There’s something in the air in Marrakesh, something you’ll never sense in any other part of the world but here. Maybe it’s the thousand spices blown off little pyramids of red and yellow that grow all through the endless markets of the souks, maybe it’s the stink of the snails boiling in peppery broth mixing with the scent of the incense and the stench of the tanneries, or maybe it’s the sound of the snake charmers’ pipes and the horn-blowers’ trumpets blowing in your ear while a hundred cooks offer you their soups, tagines, offal and egg. Marrakesh is madness, absolute madness; it is as mad as the old man in the plaza playing a banjo with a rooster sitting on his head as he dances and sings, it is as mad as the man telling stories to his audience with a pair of flip-flops strapped to his temples, it is as mad as the motorcyclists tearing through its million man medina at a million miles an hour.

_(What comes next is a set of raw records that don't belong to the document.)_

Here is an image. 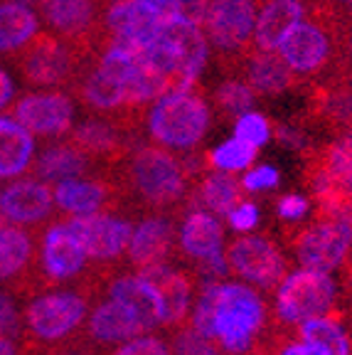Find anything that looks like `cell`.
Segmentation results:
<instances>
[{
  "label": "cell",
  "mask_w": 352,
  "mask_h": 355,
  "mask_svg": "<svg viewBox=\"0 0 352 355\" xmlns=\"http://www.w3.org/2000/svg\"><path fill=\"white\" fill-rule=\"evenodd\" d=\"M207 35L204 28L177 15H168L160 33L141 55L155 74L163 96L193 89L207 64Z\"/></svg>",
  "instance_id": "3957f363"
},
{
  "label": "cell",
  "mask_w": 352,
  "mask_h": 355,
  "mask_svg": "<svg viewBox=\"0 0 352 355\" xmlns=\"http://www.w3.org/2000/svg\"><path fill=\"white\" fill-rule=\"evenodd\" d=\"M0 355H17L15 340H10V338H0Z\"/></svg>",
  "instance_id": "7dc6e473"
},
{
  "label": "cell",
  "mask_w": 352,
  "mask_h": 355,
  "mask_svg": "<svg viewBox=\"0 0 352 355\" xmlns=\"http://www.w3.org/2000/svg\"><path fill=\"white\" fill-rule=\"evenodd\" d=\"M12 96H15V82H12V77L8 74V69L0 67V111L10 106Z\"/></svg>",
  "instance_id": "bcb514c9"
},
{
  "label": "cell",
  "mask_w": 352,
  "mask_h": 355,
  "mask_svg": "<svg viewBox=\"0 0 352 355\" xmlns=\"http://www.w3.org/2000/svg\"><path fill=\"white\" fill-rule=\"evenodd\" d=\"M17 299L20 296L12 288L0 284V338H22V309Z\"/></svg>",
  "instance_id": "d590c367"
},
{
  "label": "cell",
  "mask_w": 352,
  "mask_h": 355,
  "mask_svg": "<svg viewBox=\"0 0 352 355\" xmlns=\"http://www.w3.org/2000/svg\"><path fill=\"white\" fill-rule=\"evenodd\" d=\"M109 3H111V0H109Z\"/></svg>",
  "instance_id": "9f6ffc18"
},
{
  "label": "cell",
  "mask_w": 352,
  "mask_h": 355,
  "mask_svg": "<svg viewBox=\"0 0 352 355\" xmlns=\"http://www.w3.org/2000/svg\"><path fill=\"white\" fill-rule=\"evenodd\" d=\"M234 136L242 141H249V144H254V146H264V144H269L274 131H271V121L264 114L244 111L242 116L234 119Z\"/></svg>",
  "instance_id": "8d00e7d4"
},
{
  "label": "cell",
  "mask_w": 352,
  "mask_h": 355,
  "mask_svg": "<svg viewBox=\"0 0 352 355\" xmlns=\"http://www.w3.org/2000/svg\"><path fill=\"white\" fill-rule=\"evenodd\" d=\"M3 222H6V217H3V215H0V225H3Z\"/></svg>",
  "instance_id": "11a10c76"
},
{
  "label": "cell",
  "mask_w": 352,
  "mask_h": 355,
  "mask_svg": "<svg viewBox=\"0 0 352 355\" xmlns=\"http://www.w3.org/2000/svg\"><path fill=\"white\" fill-rule=\"evenodd\" d=\"M94 269H89V257L74 232L60 220L42 232L37 244V264H35V294L42 288L64 286L87 279Z\"/></svg>",
  "instance_id": "ba28073f"
},
{
  "label": "cell",
  "mask_w": 352,
  "mask_h": 355,
  "mask_svg": "<svg viewBox=\"0 0 352 355\" xmlns=\"http://www.w3.org/2000/svg\"><path fill=\"white\" fill-rule=\"evenodd\" d=\"M279 55L296 74L308 77V74L320 72L333 57L331 30L315 17L301 20L279 44Z\"/></svg>",
  "instance_id": "d6986e66"
},
{
  "label": "cell",
  "mask_w": 352,
  "mask_h": 355,
  "mask_svg": "<svg viewBox=\"0 0 352 355\" xmlns=\"http://www.w3.org/2000/svg\"><path fill=\"white\" fill-rule=\"evenodd\" d=\"M82 57L84 50L79 44L67 42L50 30H39L15 52V67L25 84L52 89L74 84L82 72Z\"/></svg>",
  "instance_id": "8992f818"
},
{
  "label": "cell",
  "mask_w": 352,
  "mask_h": 355,
  "mask_svg": "<svg viewBox=\"0 0 352 355\" xmlns=\"http://www.w3.org/2000/svg\"><path fill=\"white\" fill-rule=\"evenodd\" d=\"M347 261H352V250H350V254H347Z\"/></svg>",
  "instance_id": "db71d44e"
},
{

It may not be the most cosmopolitan place in the world, it may not be the most comfortable or the prettiest, but if, if for a moment you can see past the chained monkeys and poached animals, if you can hold a sprig of peppermint close enough to your nose while walking through the leather tannery streets, if you can hold your stomach as the bodies of the snails slide down your throat, there is beauty in Marrakesh. There is beauty in the silence held within the walls of the riads – the traditional Moroccan guest houses where the only noise is the running water of the fountains – and there is beauty in the oases growing in-between the desert-city streets – the Majorelle Garden of cacti and succulents, the El Harti garden full of pigeons flying above love-birds – there is beauty in the seven hundred year old Koranic school for young men, the Madrasa Ben Youseff, and there is beauty in the Berber and Arabic instruments playing all through the Jemaa el-Fnaa square, and music too in the calls to prayer echoing off the sandy city walls five times a day. There is beauty in the colour of this chameleon city, this Saharan blue city of the Tuareg migrants wrapped in their aqua turbans, this city of ochre orange henna hands and brilliant headscarves and djellabas – those elegant dresses for women and the heavy hooded cloaks of men.

Yes, you will be taken for a ride in Marrakesh, you may hate haggling over unknown values and the hassling over unwanted goods, you will get annoyed at offers for services that are more lures to extract cash rather than contracts to exchange goods, but this is of course all part of the adventure that is Marrakesh, a city that will make you too want to declare Allahu Akbar, God is Great, whether your god is theirs or yours or whether your god is or is not at all.